> _Provided passage_
<<<<
Source: Wall Street Journal
January 13, 2015 – Car parts suppliers are stepping up quality control efforts and the traceability of their components in the wake of an unprecedented wave of auto-safety recalls and massive fines against manufacturers.
Several are investing in new equipment to better automate defect-detection and assigning more employees to parts checks. Daicel Corp., which makes air bag inflaters, the explosive devices that pump up an air bag in event of a collision, has invested several million dollars to beef up its system for tracking inflaters shipped to customers, a spokesman said.
It acquired capable of carving letters data onto tiny metal parts, such as when and where the parts were made. Previously, Daicel attached bar codes to many parts, but some pieces were too small to do so.
“It’s not anything dramatic and it costs us money, but it’s important that we can immediately identify the range of potentially problematic products should an issue arise. Otherwise the problem could expand and we may have to use a lot of manpower to specify the range,” the spokesman said.
Aisin Seiki Co., the world’s fifth biggest automotive supplier by revenue, analysts said, is spending tens of millions of dollars to boost quality. It traditionally relied on experienced employees to detect and fix blow holes, or small pores, that occur in aluminum die casting. It bought new devices that catch such problems, and cut the defect rate by two-thirds, said Fumio Fujimori, the company’s president.
Power-steering systems maker Jtekt Corp. , which like Aisin is 23% owned by Toyota Motor Co., has doubled its traceability-related budget over the last few years, said spokesman Kenji Ando. The company is the world’s biggest maker of electric power steering systems.
Knowing what parts went to what customers proved a problem for air-bag maker Takata Corp., a major supplier of air bags to auto makers. In 2013 and 2014, auto makers recalled millions of vehicles after Takata said some of its records related to propellant manufacturing during 2000 through 2002 were incomplete, and that it didn’t know whether some machines had rejected faulty air bag propellants as they were supposed to have.
On Tuesday, the 10 auto makers affected by Takata air bag recalls were to gather in the Detroit area to choose a third-party engineering analysis expert, people familiar with the matter said. Auto makers including Honda and Toyota are investigating why certain Takata air bag inflaters are prone to exploding, a problem linked to five deaths and recalls involving around 25 million vehicles.
The auto makers take most of the heat and cost of recalls, as suppliers aren’t obligated to report quality problems to auto safety regulators in the U.S. or Japan. But regulators and law makers have been publicly shifting some of the blame onto those making the roughly 30,000 parts that go into new cars.
Last year, the chief executive of Delphi Automotive PLC, the manufacturer of faulty ignition switches at the center of General Motors Co. recalls, and a senior Takata executive, were hauled separately before congressional panels investigating auto defects.
Both suppliers also are targets of class-action lawsuits.
In Japan, the transport ministry, which oversees recalls and usually only communicates with auto makers, made a rare move in recent months to directly name Takata in news conferences and ordered it to act more quickly on recalls.
The scrutiny on suppliers came with a massive increase in recalls. Last year, U.S. auto recalls hit a record 63.8 million vehicles, according to Stericycle Inc., a Lake Forest, Ill.-based consulting company. In Japan, auto makers have recalled 8.8 million vehicles in the nine months to Dec. 31, government data showed, already surpassing record 8.0 million vehicles recalled last fiscal year.
“In the past, when there were recalls, [parts] suppliers were trying to meet the responsibility for auto makers, trying to win back their trust,” Kazumi Tamamura, CEO of NHK Spring Co. and the chairman of Japan Auto Parts Industries Association, told a news conference in December.
“Now that supplier names are being mentioned widely, the range of responsibilities that we face is expanding. Not only do we need to face auto makers but also consumers,” he said.
>>>>
> _Stored items_
<<<<
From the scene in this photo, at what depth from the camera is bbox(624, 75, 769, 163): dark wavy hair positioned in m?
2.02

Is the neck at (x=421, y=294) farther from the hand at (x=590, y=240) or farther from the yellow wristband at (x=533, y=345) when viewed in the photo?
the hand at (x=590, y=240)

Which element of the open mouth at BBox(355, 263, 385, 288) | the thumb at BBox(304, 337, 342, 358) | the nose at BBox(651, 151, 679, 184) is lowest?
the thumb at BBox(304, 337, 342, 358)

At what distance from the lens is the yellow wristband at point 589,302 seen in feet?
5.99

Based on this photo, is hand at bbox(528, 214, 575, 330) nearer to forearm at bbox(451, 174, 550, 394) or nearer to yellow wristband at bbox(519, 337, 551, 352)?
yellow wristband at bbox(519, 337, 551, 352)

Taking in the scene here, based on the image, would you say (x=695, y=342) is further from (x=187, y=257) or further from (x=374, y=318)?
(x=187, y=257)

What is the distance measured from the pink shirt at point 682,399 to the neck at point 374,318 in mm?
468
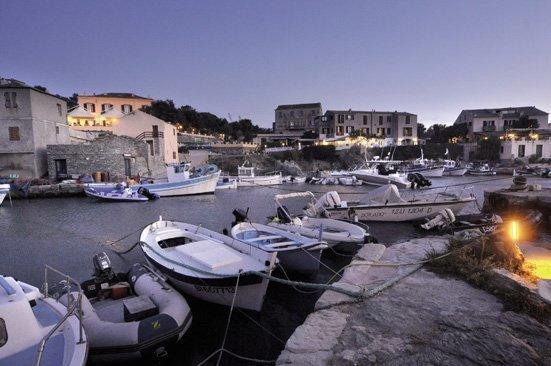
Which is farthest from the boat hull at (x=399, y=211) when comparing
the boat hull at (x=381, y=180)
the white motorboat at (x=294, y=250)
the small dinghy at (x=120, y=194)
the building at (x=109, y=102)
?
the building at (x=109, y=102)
>>>>
<<<<
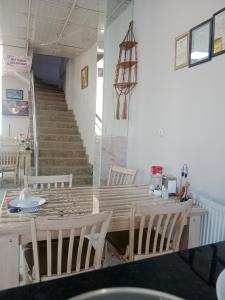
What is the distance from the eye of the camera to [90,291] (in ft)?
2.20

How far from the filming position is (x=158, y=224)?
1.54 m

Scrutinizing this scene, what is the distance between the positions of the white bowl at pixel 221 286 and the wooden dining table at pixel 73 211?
>>>>
> _Task objective_
Transcribe part of the article on car parts suppliers, beginning at the words "Both suppliers also" and stopping after the words "quickly on recalls.". Rely only on the text about car parts suppliers, not on the records.

> _Problem solution_
Both suppliers also are targets of class-action lawsuits.
In Japan, the transport ministry, which oversees recalls and usually only communicates with auto makers, made a rare move in recent months to directly name Takata in news conferences and ordered it to act more quickly on recalls.